The autumn was relatively kind to Arsenal. The signing of Aaron Ramsdale from Sheffield United turned out to be one of the most inspired pieces of transfer business of the entire summer, while the continuing emergence of young players such as Emile Smith Rowe and Bukayo Saka offered hope that Arsenal are developing the right sort of young player, and that ‘the process’ was starting to yield results.
With this recent bad run, old insecurities have reared their heads again, but Arteta’s team won the game that they’d been preparing for without their captain, and his latest ruthless decisions might even be interpreted as something of a power play; pour encourager les autres, in case any of Aubameyang’s teammates start getting any ideas of their own. Some might even argue that the curse of the Arsenal captaincy, in which the eventual fate of the club’s previous captains reads like football’s equivalent to the fate of the six wives of Henry VIII, is still in play, all of which begs the question of whether these are forces that Arteta cannot completely control.

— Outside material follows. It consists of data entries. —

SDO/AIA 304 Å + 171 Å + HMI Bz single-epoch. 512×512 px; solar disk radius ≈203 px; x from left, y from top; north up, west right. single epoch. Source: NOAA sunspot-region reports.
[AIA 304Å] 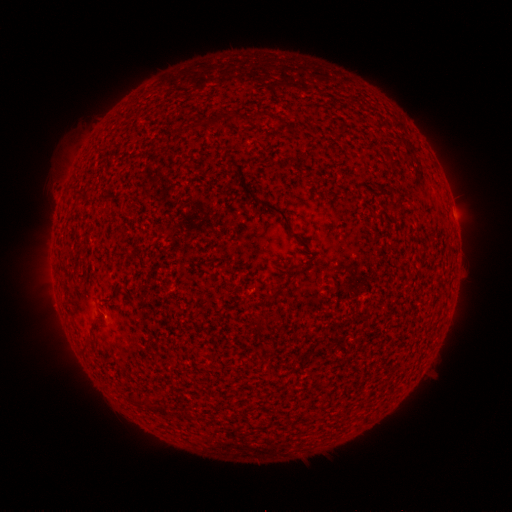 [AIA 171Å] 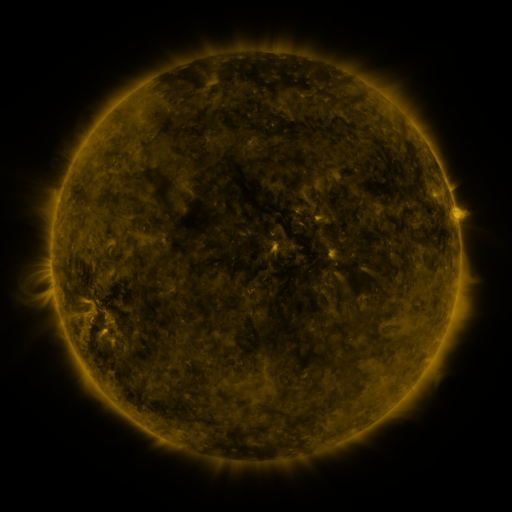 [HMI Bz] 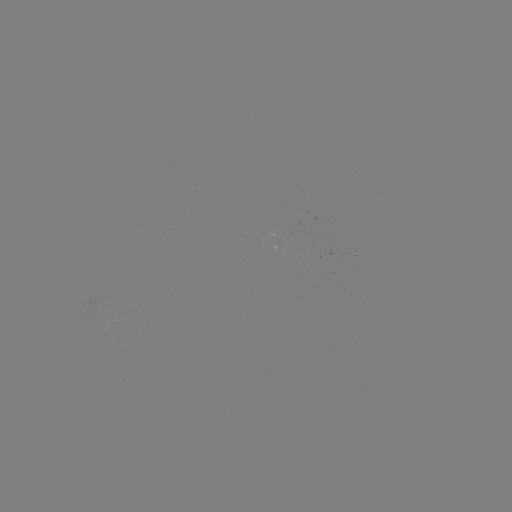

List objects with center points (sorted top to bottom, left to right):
(none)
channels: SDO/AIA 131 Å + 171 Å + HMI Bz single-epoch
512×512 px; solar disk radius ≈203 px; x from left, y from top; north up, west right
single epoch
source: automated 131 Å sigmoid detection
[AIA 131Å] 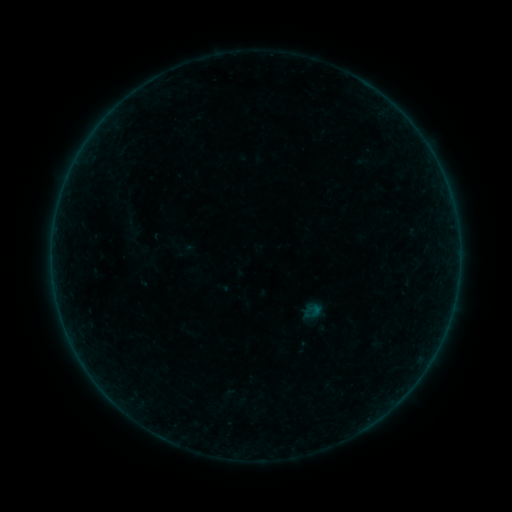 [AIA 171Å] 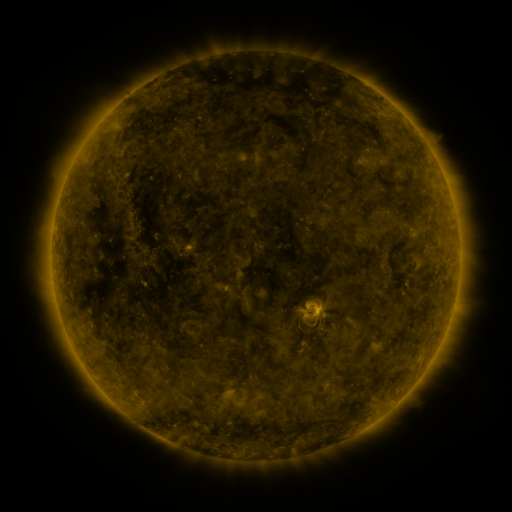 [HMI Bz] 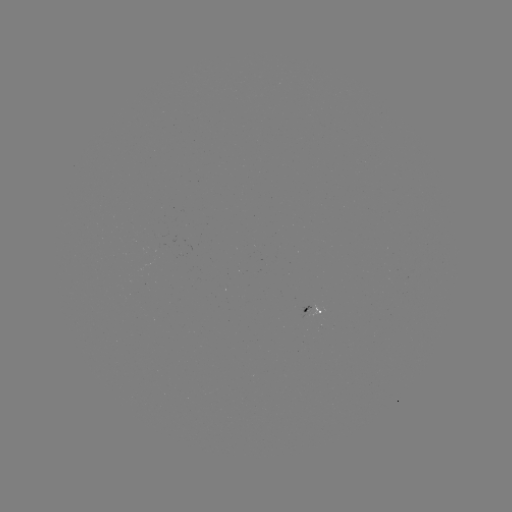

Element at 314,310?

But even now Arsenal remain two points off the fourth Champions League spot, in sixth place in the Premier League, and few of the teams around them have been especially brilliant. Manchester United and Spurs have been winning matches and seem to be improving on where they were earlier this season under new managers, but we have yet to see what the summits of this rediscovered ambition might be. West Ham are in a bit of a dip. There’s a gap into which Arsenal could fit themselves. This is not a crisis.
It would be overstating things to say that Arsenal had ‘cracked it’ with their unbeaten run, but they had made solid progress, and without quite descending to the cracked badge histrionics of sacking their manager. There’s nothing to suggest that the club have treated Pierre-Emerick Aubameyang in any way badly, and while the matter of how a club captain ended up in this position for any length of time doesn’t reflect brilliantly on Arsenal’s structure, they’re probably the innocent party in this case, faced with a distraction they could well do without.